WORK REQUEST: Echo the forum thread below about members' favorite dog pictures verbatim, from start to finish.

# Your Favorite Picture of All Time!



## Missy

So many new people I thought it would be fun to post your favorite picture of your Neezer(s) of all time. One photo per dog! (ok rules don't work...but really only post photos you really, really, really really LOVE!!!

Here is my all time favorite of Jasper.

View attachment 30447


Still trying to find my favorite of Cash. I hope it didn't get deleted.


----------



## Missy

how could there be any other favorite of my Cash than with his favorite Squirrel.


----------



## Sheri

Missy, that's a hard one, (especially with a not so good camera...)

But, I think this photo of Tucker, The Mountain Dog, would have to rank right up there for one of my favorites. I actually caught his happy face for once.


----------



## CapotesMom

Capote after trying to dig under the fence in the rain. I was laughing between yelling at him..


----------



## mintchip

I LOVE those!! :grouphug:


----------



## krandall

This is really tough, but I'll go with the one I took at the play date... It shows what an elegant young man he has become... maybe not as "cute" as some of his baby pictures, but I just love looking at him, and want to run my hands through that shiny coat!


----------



## mimismom

Those are all adorable!! I love little Pixie Puff!

This is my favorite of Mimi, it is also to my surprise the one that is in the 2010 Havanese Forum Calendar, although I submitted several others.










And the one of my Gordo to date. Don't be fooled by the pink chew. He borrowed it from Mimi.


----------



## DorothyS

It's hard to choose a favourite, but this one, taken last fall by my husband on his iPhone, is one of ours. Happy little dogs, running in the leaves!


----------



## KSC

Great shots everyone...but really? Just one?? OK ... I'll pick the sandy nose picture


----------



## Poornima

Missy, great idea! But it is indeed hard to pick just one! 

All the pictures are so adorable. I too loved Pixie Puff's...so sweet.

[Transcribed page lines]
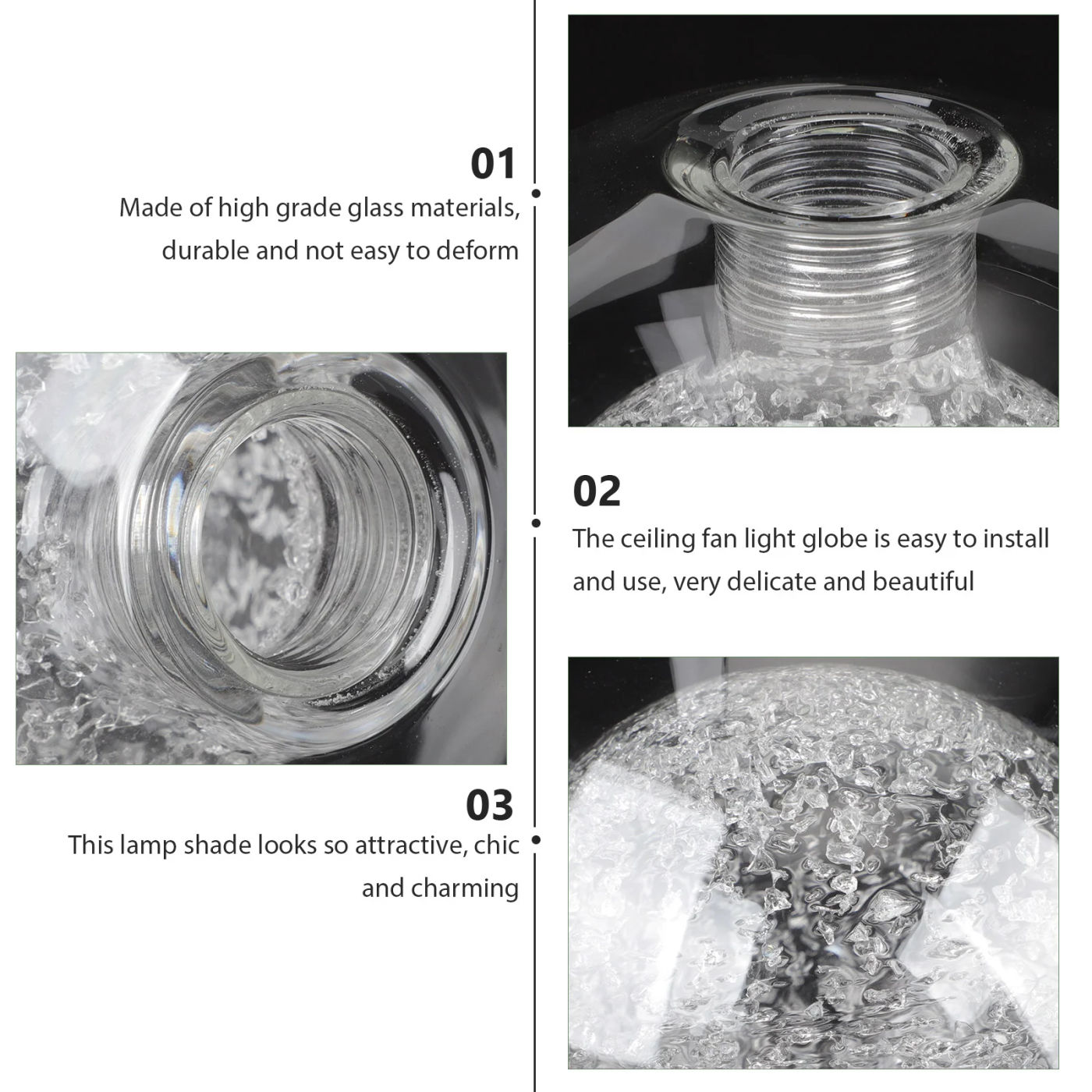 01
Made of high grade glass materials, durable and not easy to deform

02
The ceiling fan light globe is easy to install and use, very delicate and beautiful

03
This lamp shade looks so attractive, chic and charming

OUTPUT FOR THIS TASK:
# Your Favorite Picture of All Time!



## Missy

So many new people I thought it would be fun to post your favorite picture of your Neezer(s) of all time. One photo per dog! (ok rules don't work...but really only post photos you really, really, really really LOVE!!!

Here is my all time favorite of Jasper.

View attachment 30447


Still trying to find my favorite of Cash. I hope it didn't get deleted.


----------



## Missy

how could there be any other favorite of my Cash than with his favorite Squirrel.


----------



## Sheri

Missy, that's a hard one, (especially with a not so good camera...)

But, I think this photo of Tucker, The Mountain Dog, would have to rank right up there for one of my favorites. I actually caught his happy face for once.


----------



## CapotesMom

Capote after trying to dig under the fence in the rain. I was laughing between yelling at him..


----------



## mintchip

I LOVE those!! :grouphug:


----------



## krandall

This is really tough, but I'll go with the one I took at the play date... It shows what an elegant young man he has become... maybe not as "cute" as some of his baby pictures, but I just love looking at him, and want to run my hands through that shiny coat!


----------



## mimismom

Those are all adorable!! I love little Pixie Puff!

This is my favorite of Mimi, it is also to my surprise the one that is in the 2010 Havanese Forum Calendar, although I submitted several others.










And the one of my Gordo to date. Don't be fooled by the pink chew. He borrowed it from Mimi.


----------



## DorothyS

It's hard to choose a favourite, but this one, taken last fall by my husband on his iPhone, is one of ours. Happy little dogs, running in the leaves!


----------



## KSC

Great shots everyone...but really? Just one?? OK ... I'll pick the sandy nose picture


----------



## Poornima

Missy, great idea! But it is indeed hard to pick just one! 

All the pictures are so adorable. I too loved Pixie Puff's...so sweet.